Researchers have developed an electronic chip that mimics the way the human brain processes visual information, combining AI algorithms with the hardware necessary for capturing images.
An international team of researchers from the United States, China, and Australia have collaborated on a new electronic chip designed to enhance artificial intelligence by combining sophisticated software and hardware in a tiny device powered by light. The research was led by RMIT University and recently published in the journal Advanced Materials.
The prototype device created by the research team is on the nanoscale, and it integrates AI software with computer imaging hardware thanks to the use of metamaterials that alter how the chip responds to light. With further refinement, the technology used to create this could serve as the underpinning for even smaller and more smart devices, as well as drones and robots.
According to RMIT Associate Professor Sumeer Walia, the new chip prototype enables brain-like functionality by combining modular components into a complex system.
“Our new technology radically boosts efficiency and accuracy by bringing multiple components and functionalities into a single platform,” explained Walia via RMIT news. “It’s getting us closer to an all-in-one AI device inspired by nature’s greatest computing innovation – the human brain.”
According to Walia, the goal of the research team is to emulate one of the primary ways the brain learns – the encoding of visual information as memories. While there is still a substantial amount of work left to do, the prototype created by the research team represents a big step towards improved human-machine interaction, scalable bionic systems, and neurobiotics.
Most commercial level AI applications rely on off-site software and data processing, leveraging cloud computing. In order to make on-site applications more powerful and reliable, the prototype chip integrates intelligence and hardware together in an example of edge AI. Devices like autonomous vehicles and drones must be able to process a large amount of data onsite, making them ideal use cases for technology like the new chip prototype. Walia explained that a dash-cam in a car, loaded with the neuro-inspired hardware the researchers developed, could recognize lights, other vehicles, signs, pedestrians, plants, and more. According to Walia, it’s possible that the chip can deliver “unprecedented levels of efficiency and speed in autonomous and AI-driven decision-making.”

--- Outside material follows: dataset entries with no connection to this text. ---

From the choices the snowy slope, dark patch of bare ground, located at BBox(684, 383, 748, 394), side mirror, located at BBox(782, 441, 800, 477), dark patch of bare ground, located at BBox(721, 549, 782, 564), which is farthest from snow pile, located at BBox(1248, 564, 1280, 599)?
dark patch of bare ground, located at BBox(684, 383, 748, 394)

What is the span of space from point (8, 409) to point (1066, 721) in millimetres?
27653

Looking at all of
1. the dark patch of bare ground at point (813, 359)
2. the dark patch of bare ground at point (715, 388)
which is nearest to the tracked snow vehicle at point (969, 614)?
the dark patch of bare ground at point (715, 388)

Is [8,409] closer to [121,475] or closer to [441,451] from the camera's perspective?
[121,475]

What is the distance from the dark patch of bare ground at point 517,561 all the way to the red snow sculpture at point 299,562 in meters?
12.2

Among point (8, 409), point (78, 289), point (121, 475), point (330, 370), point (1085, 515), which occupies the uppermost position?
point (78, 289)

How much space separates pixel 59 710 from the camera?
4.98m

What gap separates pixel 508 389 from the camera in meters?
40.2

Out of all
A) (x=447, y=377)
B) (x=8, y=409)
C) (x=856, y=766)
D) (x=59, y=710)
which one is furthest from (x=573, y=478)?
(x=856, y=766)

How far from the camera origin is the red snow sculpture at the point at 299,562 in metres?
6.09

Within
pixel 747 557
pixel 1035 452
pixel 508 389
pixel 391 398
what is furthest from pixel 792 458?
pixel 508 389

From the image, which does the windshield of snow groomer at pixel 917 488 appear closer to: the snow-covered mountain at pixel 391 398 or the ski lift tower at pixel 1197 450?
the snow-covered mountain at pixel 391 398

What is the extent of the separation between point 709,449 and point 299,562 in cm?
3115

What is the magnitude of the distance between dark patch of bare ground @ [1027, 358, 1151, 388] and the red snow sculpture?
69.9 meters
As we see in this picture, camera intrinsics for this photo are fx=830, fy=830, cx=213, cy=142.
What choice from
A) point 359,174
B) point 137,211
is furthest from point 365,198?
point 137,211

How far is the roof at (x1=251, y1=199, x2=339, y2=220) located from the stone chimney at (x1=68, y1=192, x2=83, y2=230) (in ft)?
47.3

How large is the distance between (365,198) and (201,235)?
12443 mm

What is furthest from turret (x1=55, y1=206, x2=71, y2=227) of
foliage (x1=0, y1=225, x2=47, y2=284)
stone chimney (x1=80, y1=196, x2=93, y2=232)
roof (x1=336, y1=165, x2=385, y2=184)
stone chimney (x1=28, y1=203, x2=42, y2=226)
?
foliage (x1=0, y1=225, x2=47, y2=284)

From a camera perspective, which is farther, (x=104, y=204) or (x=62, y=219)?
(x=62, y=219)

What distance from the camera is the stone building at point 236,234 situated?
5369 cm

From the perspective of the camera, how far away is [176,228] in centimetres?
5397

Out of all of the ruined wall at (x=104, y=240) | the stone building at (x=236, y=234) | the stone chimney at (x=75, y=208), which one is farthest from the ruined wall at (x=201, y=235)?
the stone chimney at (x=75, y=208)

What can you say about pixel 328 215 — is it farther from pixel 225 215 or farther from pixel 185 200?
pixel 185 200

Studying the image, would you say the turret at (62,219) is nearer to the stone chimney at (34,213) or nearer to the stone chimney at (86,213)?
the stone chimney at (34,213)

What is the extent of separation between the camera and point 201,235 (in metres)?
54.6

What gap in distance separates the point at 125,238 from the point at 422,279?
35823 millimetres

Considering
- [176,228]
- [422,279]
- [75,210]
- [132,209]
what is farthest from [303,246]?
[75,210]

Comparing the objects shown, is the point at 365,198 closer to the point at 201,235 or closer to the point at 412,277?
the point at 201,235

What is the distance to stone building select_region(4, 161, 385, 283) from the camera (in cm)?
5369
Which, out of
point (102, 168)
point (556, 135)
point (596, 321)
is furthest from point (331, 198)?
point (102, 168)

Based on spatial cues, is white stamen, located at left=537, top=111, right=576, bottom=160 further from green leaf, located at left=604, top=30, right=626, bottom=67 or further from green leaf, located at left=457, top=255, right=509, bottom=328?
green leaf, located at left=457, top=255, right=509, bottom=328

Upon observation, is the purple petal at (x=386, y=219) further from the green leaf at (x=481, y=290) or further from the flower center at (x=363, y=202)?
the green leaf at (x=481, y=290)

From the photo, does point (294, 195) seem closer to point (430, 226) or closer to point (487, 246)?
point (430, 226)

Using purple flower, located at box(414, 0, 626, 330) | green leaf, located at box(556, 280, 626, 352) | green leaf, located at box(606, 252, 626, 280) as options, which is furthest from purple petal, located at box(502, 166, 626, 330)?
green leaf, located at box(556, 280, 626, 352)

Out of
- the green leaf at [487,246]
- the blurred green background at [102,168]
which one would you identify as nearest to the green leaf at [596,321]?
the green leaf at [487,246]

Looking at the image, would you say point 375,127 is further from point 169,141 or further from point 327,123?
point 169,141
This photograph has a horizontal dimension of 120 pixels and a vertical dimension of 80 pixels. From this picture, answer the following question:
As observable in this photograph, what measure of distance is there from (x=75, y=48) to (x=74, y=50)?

The technology that the prototype employs is based on earlier chips developed by RMIT researchers. These earlier prototypes made use of light to build and modify “memories”. The new features created by the research team means that the chip can automatically captures images, manipulate images, and train machine learning models that recognize objects with over 90% accuracy.
The prototype chip’s design was influenced by optogenetic technology. Optogenetics refers to emerging biotechnology tools that enable scientists to manipulate neurons with prevision using light. The AI chip developed by the RMIT team makes use of black phosphorous, a semiconducting material. Black phosphorous is extremely thin and it changes its electrical resistance as wavelengths of light change. As different wavelengths of light are shined on the material, the material changes its properties, becoming useful for different functions like memory storage and imaging. As the lead author on the study, Dr. Taimor Ahmed of RMIT, explained, light-based computing systems are less energy-intensive, more accurate, and faster than traditional computing methods.
According to Ahmed, the benefit of combining modular systems into one nanoscale device is that AI systems and machine learning algorithms can be used in smaller devices. As an example, Ahmed explained that scientists could miniaturize the technology they developed to enhance artificial retinas and improve the accuracy of bionic eyes.
“Our prototype is a significant advance towards the ultimate in electronics: a brain-on-a-chip that can learn from its environment just like we do,” said Ahmed.
The prototype chip has been designed with easy integration with other technologies and existing electronics in mind.